During the 5th ODI between Australia and Pakistan at the WACA in Perth in 2010, cameras caught Pakistan captain Shahid Afridi doing something that left commentators and viewers in disbelief — he was biting the cricket ball. Not subtly. Not discreetly. He was literally gnawing on it like a Labrador Retriever who'd found a tennis ball under the sofa. The footage was unmistakable, and the sheer brazenness of it elevated the incident from "controversy" to "comedy."
The footage was replayed in astonished slow motion across every sports broadcast in the world. Afridi brought the ball up to his mouth and took a proper chomp, apparently trying to alter the condition of the ball to help it reverse swing. Ball tampering has taken many forms over the years — sandpaper, bottle caps, fingernails, mints, suncream, artificial substances applied with surgical precision — but nobody had ever tried to eat the ball before. It was the ball-tampering equivalent of trying to break into a bank by kicking down the front door.
What made it funnier was Afridi's complete lack of stealth. Most ball-tamperers at least try to be subtle about it — a sneaky scratch here, a discreet application of lip balm there.

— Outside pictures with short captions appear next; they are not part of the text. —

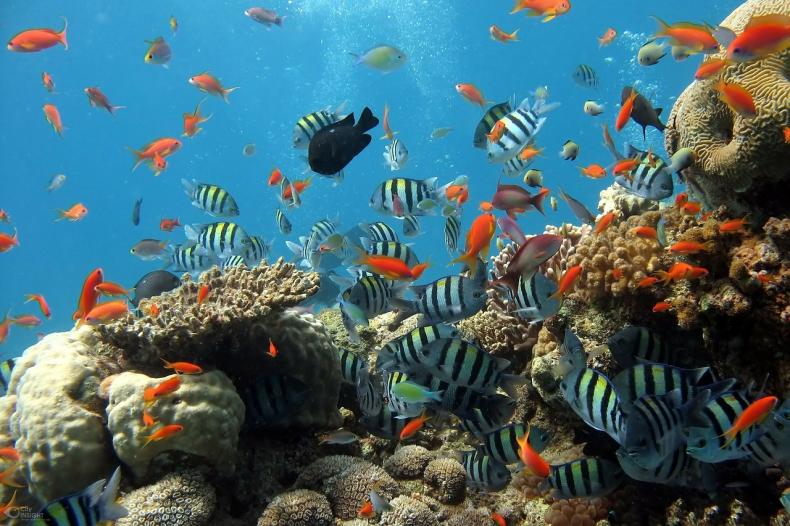 Alarmujące dane. Rafy koralowe zmniejszyły się o 14 procent od 2009 roku - GospodarkaMorska.pl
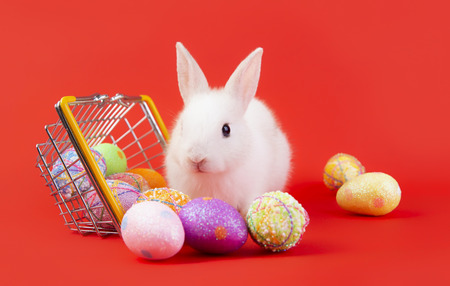 Happy easter eggs collection, Cute White rabbit bunny with basket eggs paint red background.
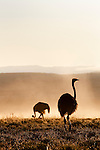 Ostrich in morning mist, Struthio camelus, Mountain Zebra National Park, Eastern Cape, South Africa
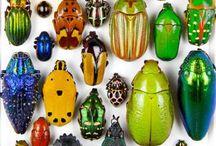 beetles / by Diane Bowler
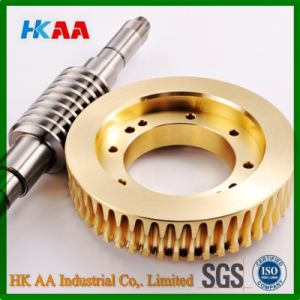 Brass Worm Gear, Mini Worm Gear, Worm Gear Reducer pictures & photos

Afridi simply picked up the ball in both hands and bit it like it was an apple. If he'd been wearing a bib and holding cutlery, the scene would have been indistinguishable from a man eating dinner.

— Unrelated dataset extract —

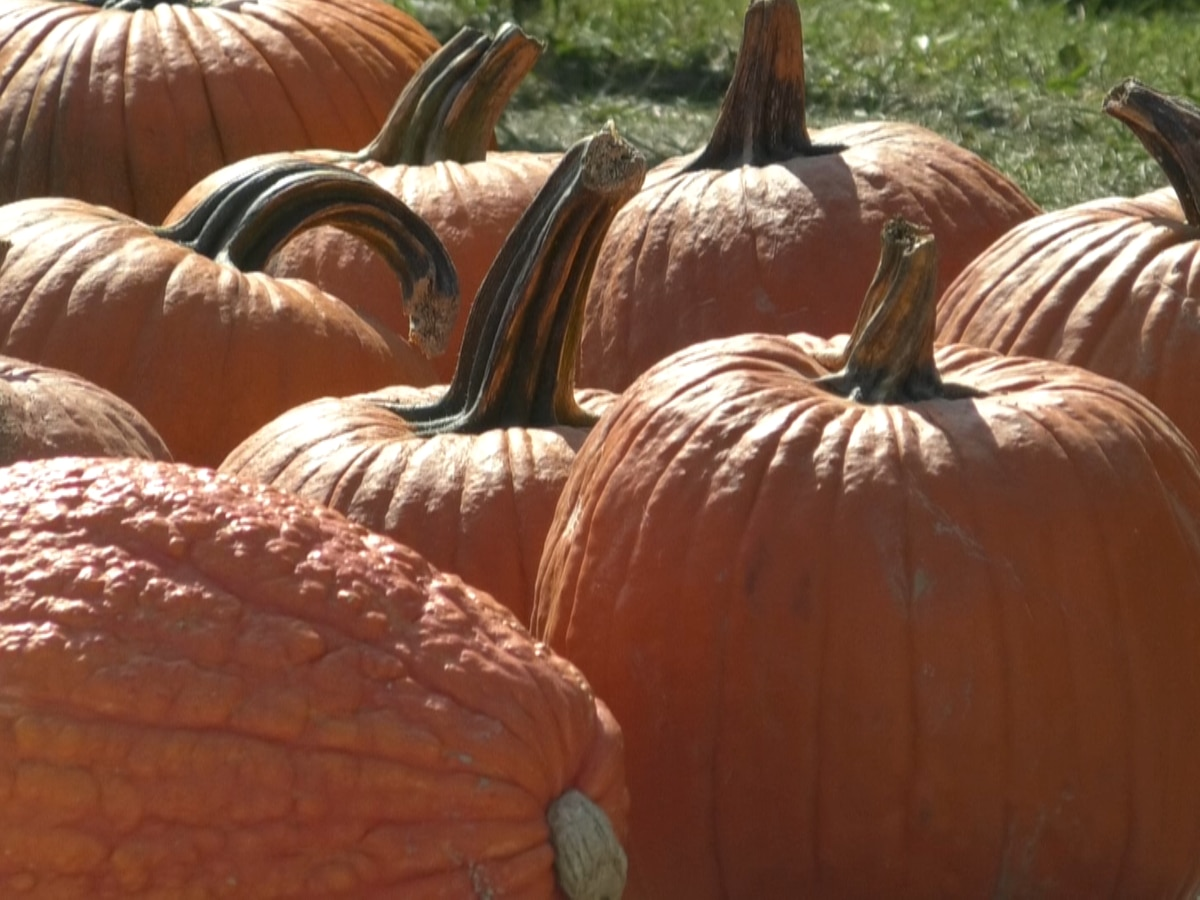 Gouverneur's Annual Pumpkin Fest brings people in from across the north country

Afridi was banned for two T20 matches and later tried to explain it away by saying he was "just smelling the ball." This explanation, naturally, made things even funnier. The cricket world collectively raised an eyebrow and pointed out that "smelling" and "biting" were noticeably different activities, distinguishable by most humans from the age of about two. The internet had a field day, with memes comparing Afridi to various animals and suggesting he was simply hungry. "Boom Boom" Afridi had given cricket another meaning — Chomp Chomp Afridi.